» GIVEN INSTRUCTION
Please rewrite the lines of the records, from the line with "Can you determine which is" through the end of the records, as a Markdown table with the columns Nr and Line. Nr holds the row number, and Line holds the line itself; leave out blank lines.

+++ RECORDS TO USE +++

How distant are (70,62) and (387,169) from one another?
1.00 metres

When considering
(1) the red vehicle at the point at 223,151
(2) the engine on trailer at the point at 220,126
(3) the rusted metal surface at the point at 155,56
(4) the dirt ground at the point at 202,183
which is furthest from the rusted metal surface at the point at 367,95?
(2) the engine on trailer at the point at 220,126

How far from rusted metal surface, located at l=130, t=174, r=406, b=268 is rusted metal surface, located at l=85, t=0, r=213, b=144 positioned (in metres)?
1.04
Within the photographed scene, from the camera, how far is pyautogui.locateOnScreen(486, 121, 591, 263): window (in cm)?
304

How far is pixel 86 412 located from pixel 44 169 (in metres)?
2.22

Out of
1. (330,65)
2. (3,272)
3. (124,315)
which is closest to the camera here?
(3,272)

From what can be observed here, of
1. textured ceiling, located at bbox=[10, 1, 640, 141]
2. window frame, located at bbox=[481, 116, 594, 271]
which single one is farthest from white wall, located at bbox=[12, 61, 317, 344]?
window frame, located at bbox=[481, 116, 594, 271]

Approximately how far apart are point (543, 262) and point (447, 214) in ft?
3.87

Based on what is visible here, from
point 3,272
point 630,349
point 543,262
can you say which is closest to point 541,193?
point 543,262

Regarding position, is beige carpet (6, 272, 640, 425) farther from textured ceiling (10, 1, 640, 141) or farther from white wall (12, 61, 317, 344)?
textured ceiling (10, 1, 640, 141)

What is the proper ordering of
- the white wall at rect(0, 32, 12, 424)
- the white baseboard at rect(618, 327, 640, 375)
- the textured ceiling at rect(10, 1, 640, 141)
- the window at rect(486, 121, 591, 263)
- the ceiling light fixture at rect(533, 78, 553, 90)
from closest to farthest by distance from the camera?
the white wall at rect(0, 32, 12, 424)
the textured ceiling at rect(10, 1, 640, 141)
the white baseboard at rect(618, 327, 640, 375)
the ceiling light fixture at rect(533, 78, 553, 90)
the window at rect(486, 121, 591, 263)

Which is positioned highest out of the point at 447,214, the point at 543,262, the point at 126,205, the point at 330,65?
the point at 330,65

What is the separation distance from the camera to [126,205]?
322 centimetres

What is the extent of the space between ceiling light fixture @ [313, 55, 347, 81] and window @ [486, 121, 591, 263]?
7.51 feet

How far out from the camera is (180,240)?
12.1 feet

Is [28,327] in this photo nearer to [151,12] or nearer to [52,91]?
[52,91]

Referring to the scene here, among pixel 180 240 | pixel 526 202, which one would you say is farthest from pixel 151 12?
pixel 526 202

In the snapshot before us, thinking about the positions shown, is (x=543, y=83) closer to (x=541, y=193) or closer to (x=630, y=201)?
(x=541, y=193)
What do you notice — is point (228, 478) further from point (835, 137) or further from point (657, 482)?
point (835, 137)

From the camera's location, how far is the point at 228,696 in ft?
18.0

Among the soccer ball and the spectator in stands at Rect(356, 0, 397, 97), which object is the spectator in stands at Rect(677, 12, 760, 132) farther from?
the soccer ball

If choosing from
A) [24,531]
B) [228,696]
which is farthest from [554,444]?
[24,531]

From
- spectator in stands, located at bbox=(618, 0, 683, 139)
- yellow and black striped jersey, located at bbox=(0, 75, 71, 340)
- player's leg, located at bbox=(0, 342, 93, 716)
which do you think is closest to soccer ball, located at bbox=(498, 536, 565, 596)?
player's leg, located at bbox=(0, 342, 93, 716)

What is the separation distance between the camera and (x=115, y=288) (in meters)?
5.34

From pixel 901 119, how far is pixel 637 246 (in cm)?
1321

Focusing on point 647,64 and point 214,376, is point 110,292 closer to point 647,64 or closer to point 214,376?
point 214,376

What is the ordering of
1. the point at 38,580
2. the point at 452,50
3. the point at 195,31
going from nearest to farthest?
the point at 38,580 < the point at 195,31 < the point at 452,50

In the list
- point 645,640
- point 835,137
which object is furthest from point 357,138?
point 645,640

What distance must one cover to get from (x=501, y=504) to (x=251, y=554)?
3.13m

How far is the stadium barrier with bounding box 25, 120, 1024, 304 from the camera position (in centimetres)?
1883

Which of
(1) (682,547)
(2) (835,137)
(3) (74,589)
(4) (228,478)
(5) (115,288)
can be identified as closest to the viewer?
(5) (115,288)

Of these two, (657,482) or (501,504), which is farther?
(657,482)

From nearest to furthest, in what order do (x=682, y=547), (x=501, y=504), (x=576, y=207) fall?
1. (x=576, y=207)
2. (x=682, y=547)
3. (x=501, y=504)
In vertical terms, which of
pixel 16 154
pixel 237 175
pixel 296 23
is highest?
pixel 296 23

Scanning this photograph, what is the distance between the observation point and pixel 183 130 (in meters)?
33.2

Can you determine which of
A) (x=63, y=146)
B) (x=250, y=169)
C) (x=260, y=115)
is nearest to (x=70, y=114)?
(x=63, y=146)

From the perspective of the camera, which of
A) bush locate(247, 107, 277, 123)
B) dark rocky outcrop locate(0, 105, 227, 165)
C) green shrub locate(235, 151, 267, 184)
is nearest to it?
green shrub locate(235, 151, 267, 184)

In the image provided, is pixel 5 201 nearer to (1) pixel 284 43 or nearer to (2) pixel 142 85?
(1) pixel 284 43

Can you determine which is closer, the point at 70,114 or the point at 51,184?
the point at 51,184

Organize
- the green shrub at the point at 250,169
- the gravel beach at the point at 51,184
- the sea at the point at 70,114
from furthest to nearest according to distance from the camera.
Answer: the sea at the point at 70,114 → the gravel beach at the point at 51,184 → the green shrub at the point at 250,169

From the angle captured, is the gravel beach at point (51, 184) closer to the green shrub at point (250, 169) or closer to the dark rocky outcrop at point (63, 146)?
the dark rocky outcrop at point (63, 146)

+++

» RESULT BELOW
| Nr | Line |
|---|---|
| 1 | Can you determine which is closer, the point at 70,114 or the point at 51,184? |
| 2 | the point at 51,184 |
| 3 | Organize |
| 4 | - the green shrub at the point at 250,169 |
| 5 | - the gravel beach at the point at 51,184 |
| 6 | - the sea at the point at 70,114 |
| 7 | from furthest to nearest according to distance from the camera. |
| 8 | Answer: the sea at the point at 70,114 → the gravel beach at the point at 51,184 → the green shrub at the point at 250,169 |
| 9 | From the angle captured, is the gravel beach at point (51, 184) closer to the green shrub at point (250, 169) or closer to the dark rocky outcrop at point (63, 146)? |
| 10 | the dark rocky outcrop at point (63, 146) |